◆ Given records ◆
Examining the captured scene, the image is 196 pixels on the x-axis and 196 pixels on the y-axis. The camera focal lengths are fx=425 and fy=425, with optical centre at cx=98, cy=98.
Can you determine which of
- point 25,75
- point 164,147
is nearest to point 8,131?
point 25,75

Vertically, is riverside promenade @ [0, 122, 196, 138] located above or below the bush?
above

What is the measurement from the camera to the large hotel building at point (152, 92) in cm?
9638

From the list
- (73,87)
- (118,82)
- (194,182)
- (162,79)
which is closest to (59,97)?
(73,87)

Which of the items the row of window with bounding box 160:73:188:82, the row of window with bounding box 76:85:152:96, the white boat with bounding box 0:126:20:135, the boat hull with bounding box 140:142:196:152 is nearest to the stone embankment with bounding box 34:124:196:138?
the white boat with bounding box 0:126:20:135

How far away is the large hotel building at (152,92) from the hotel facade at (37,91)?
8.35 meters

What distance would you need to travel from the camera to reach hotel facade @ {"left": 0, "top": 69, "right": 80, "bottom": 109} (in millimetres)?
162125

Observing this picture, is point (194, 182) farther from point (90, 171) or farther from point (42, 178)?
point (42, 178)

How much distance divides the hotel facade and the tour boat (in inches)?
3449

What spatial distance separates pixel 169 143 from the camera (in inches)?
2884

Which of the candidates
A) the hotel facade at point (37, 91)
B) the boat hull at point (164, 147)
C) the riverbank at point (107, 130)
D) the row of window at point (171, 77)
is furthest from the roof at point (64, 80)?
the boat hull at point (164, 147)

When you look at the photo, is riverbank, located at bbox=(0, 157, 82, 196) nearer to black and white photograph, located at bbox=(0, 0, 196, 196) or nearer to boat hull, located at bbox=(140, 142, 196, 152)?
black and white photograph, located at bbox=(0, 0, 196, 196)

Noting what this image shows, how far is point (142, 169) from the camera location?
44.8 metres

◆ Task to carry out ◆
Print the entire listing above again, line for line and without any changes.

◆ Solution to this exercise ◆
Examining the captured scene, the image is 196 pixels on the x-axis and 196 pixels on the y-axis. The camera focal lengths are fx=425 and fy=425, with optical centre at cx=98, cy=98.
Can you determine which of
- point 25,75
- point 164,147
is nearest to point 8,131?
point 25,75

Vertically, is riverside promenade @ [0, 122, 196, 138] located above or below the bush?
above

What is the measurement from the camera to the large hotel building at point (152, 92) in cm?
9638

From the list
- (73,87)
- (118,82)
- (194,182)
- (162,79)
which is closest to (59,97)?
(73,87)

Which of the items the row of window with bounding box 160:73:188:82, the row of window with bounding box 76:85:152:96, the white boat with bounding box 0:126:20:135, the boat hull with bounding box 140:142:196:152 is nearest to the stone embankment with bounding box 34:124:196:138?
the white boat with bounding box 0:126:20:135

How far away is the large hotel building at (152,92) from the hotel facade at (37,91)?
8.35 meters

What distance would you need to travel from the camera to reach hotel facade @ {"left": 0, "top": 69, "right": 80, "bottom": 109} (in millimetres)?
162125

Observing this picture, is point (194, 182) farther from point (90, 171) or farther from point (42, 178)?
point (42, 178)

How much distance divides the hotel facade and the tour boat (in inches)?
3449

What spatial distance separates pixel 169 143 from the camera (in inches)?
2884

Which of the candidates
A) the hotel facade at point (37, 91)
B) the boat hull at point (164, 147)
C) the riverbank at point (107, 130)
D) the row of window at point (171, 77)
is furthest from the roof at point (64, 80)?
the boat hull at point (164, 147)

When you look at the photo, is riverbank, located at bbox=(0, 157, 82, 196) nearer to black and white photograph, located at bbox=(0, 0, 196, 196) or nearer to boat hull, located at bbox=(140, 142, 196, 152)?
black and white photograph, located at bbox=(0, 0, 196, 196)

Noting what this image shows, how far is point (142, 169) from the camera location?
44.8 metres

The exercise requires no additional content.